Like most 7-year-olds, Laurel loves watching TV. I’m sure she thinks we are mean for limiting the hours she watches and thanks to parental controls on our TV; Laurel needs to ask one of her parents to enter a code for every show she wants to watch. She has figured out the code several times, but we always change it. Pure evil parents in the eyes of a child.

Laurel woke up at some unknown time and decided to watch the unprotected TV in our room. She was pretending to be asleep (hoping to avoid trouble) when Lisa woke up at 7 something. Lisa turned off the TV. As Lisa was in the bathroom, Laurel woke me up by asking if she could watch TV, tipping Lisa off that Laurel was faking sleep. Wanting more sleep, I answered, “OK” without knowing the firestorm it was about to create.

Lisa emerged and called Laurel out on pretending to be asleep while unapproved TV played in the room. Laurel held to her story and dug in for the long run. My sleep was over as soon as Laurel proclaimed, “Dad said I could watch TV”.

Trying to defuse the situation, Laurel was ordered back to bed for more rest, but she argued that she didn’t want to go back to bed. We didn’t know how long Laurel was up watching TV, but we could tell by the way she was acting that it had been awhile. We had my early start, but it was far from how I imagined.

Thursday, February 2, 2017

Yosemite National Park - Part I (January 2017)

With over 4 million visitors per year and less than 200 miles from our new home, Yosemite National Park was closed due to massive amounts of snow and rain deposited from an atmospheric river. This magnitude of a storm (carrying more water than the Amazon, the longest river on earth) hits California once every 10-25 years. Snowfall was measured in feet (over 20 at higher elevations) and massive flooding was experienced in lower elevations outside Yosemite. Roads were closed due to avalanches, rock and mud slides. We had been living in California for almost a year and decided that the upcoming weekend would be the perfect time for our first visit to Yosemite.

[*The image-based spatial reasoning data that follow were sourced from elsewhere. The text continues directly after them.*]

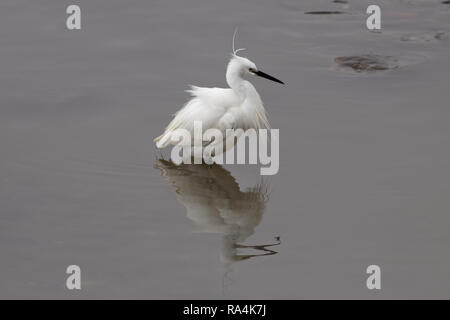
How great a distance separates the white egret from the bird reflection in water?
30 centimetres

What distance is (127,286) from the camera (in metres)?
5.88

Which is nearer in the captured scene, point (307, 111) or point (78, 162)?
point (78, 162)

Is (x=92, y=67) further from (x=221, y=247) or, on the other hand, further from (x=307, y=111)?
(x=221, y=247)

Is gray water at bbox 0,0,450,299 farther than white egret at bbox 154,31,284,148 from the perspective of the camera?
No

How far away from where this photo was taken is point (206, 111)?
300 inches

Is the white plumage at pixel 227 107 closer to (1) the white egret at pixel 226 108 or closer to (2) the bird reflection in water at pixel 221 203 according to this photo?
(1) the white egret at pixel 226 108

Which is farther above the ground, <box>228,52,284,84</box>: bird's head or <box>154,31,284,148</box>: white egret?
<box>228,52,284,84</box>: bird's head

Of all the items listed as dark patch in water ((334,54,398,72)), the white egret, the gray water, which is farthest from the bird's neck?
dark patch in water ((334,54,398,72))

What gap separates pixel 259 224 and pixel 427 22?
17.5 feet

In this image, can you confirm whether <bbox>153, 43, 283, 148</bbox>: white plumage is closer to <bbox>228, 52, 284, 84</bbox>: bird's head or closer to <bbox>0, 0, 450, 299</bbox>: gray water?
<bbox>228, 52, 284, 84</bbox>: bird's head

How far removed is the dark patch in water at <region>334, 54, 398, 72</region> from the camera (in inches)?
376

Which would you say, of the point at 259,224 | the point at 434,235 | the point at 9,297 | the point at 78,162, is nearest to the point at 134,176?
the point at 78,162

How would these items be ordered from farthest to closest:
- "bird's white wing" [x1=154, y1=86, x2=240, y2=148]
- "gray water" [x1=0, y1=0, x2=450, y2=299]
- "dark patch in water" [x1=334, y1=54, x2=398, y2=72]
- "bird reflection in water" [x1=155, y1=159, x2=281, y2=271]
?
"dark patch in water" [x1=334, y1=54, x2=398, y2=72], "bird's white wing" [x1=154, y1=86, x2=240, y2=148], "bird reflection in water" [x1=155, y1=159, x2=281, y2=271], "gray water" [x1=0, y1=0, x2=450, y2=299]

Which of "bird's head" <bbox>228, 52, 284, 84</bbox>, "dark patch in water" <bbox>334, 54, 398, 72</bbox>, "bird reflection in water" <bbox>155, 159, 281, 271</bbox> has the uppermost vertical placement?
"dark patch in water" <bbox>334, 54, 398, 72</bbox>
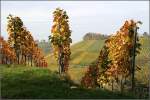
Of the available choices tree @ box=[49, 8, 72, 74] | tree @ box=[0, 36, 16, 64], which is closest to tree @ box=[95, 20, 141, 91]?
tree @ box=[49, 8, 72, 74]

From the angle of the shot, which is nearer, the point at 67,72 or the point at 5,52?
the point at 67,72

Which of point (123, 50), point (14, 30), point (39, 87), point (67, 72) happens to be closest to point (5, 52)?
point (14, 30)

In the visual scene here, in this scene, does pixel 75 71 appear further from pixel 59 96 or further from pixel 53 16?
pixel 59 96

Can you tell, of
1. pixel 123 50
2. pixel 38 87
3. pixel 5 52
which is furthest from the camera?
pixel 5 52

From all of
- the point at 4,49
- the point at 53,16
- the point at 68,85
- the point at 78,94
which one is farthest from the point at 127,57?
the point at 4,49

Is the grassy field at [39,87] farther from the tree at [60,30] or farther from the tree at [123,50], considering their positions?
the tree at [60,30]

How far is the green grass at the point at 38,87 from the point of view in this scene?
28.3 meters

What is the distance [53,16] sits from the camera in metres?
77.3

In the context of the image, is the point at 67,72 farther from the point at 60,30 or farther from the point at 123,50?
the point at 123,50

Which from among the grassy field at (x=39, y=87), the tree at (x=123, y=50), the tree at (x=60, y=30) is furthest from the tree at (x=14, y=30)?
the grassy field at (x=39, y=87)

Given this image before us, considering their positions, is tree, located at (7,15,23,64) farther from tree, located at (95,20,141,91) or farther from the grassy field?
the grassy field

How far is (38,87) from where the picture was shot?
3123 cm

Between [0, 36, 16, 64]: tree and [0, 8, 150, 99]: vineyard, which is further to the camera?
[0, 36, 16, 64]: tree

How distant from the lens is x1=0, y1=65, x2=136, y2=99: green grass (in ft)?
92.7
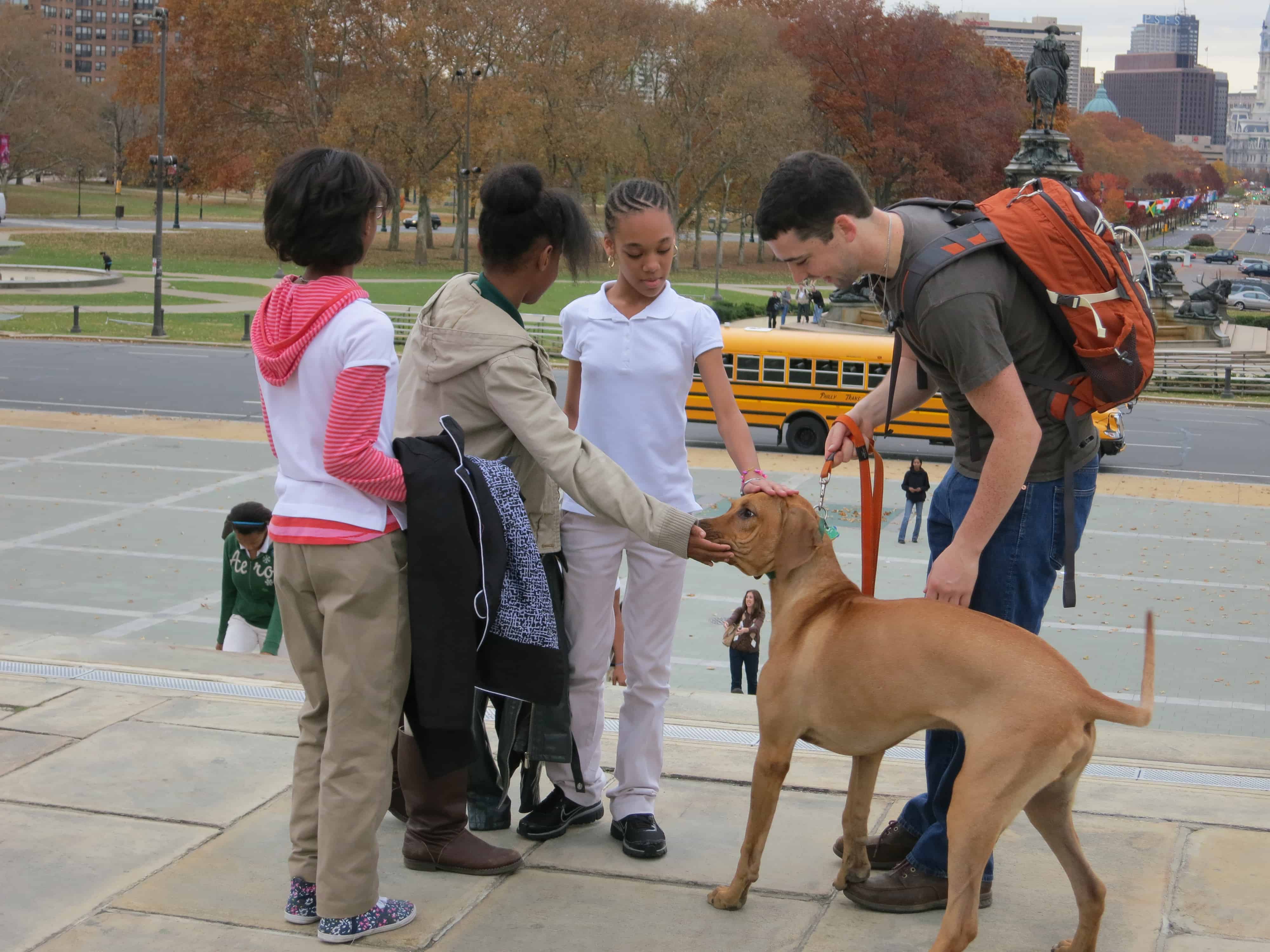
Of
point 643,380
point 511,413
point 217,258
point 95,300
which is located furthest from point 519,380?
point 217,258

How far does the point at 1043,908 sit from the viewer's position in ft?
13.4

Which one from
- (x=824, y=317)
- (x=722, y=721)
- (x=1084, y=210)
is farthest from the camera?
(x=824, y=317)

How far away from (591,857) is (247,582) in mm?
4218

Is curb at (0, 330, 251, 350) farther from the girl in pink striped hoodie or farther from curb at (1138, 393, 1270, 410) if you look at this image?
the girl in pink striped hoodie

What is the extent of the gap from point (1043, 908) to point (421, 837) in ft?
6.45

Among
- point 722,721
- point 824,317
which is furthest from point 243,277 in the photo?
point 722,721

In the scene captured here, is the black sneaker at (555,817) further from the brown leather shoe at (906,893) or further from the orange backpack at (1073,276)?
the orange backpack at (1073,276)

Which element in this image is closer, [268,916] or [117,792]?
[268,916]

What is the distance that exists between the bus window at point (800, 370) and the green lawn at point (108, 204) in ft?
189

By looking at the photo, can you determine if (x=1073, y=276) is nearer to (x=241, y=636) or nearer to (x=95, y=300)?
(x=241, y=636)

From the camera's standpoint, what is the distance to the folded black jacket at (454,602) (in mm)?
3703

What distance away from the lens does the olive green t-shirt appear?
345 cm

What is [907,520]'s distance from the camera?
15500mm

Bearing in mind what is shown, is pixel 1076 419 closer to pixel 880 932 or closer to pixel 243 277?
pixel 880 932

The forecast showed a break in the nearly nonstop rain and snow for a couple of days leading up to the weekend. I was following weather reports and updates on Yosemite’s website to make an educated guess that the park would be open and we would be able to find enough open roads to get us to the park.

Yosemite has some of the tallest waterfalls in the world, including Yosemite Falls which drops over 2,400ft. Since this was our first visit, we wouldn’t have anything to compare the waterfall flow rates to in our own memories or pictures, but I was thinking it was a once in a generation opportunity to view the falls after being pummeled with so much snow and rain. I was also thinking the extreme weather and closures would keep some of the winter visitors at home.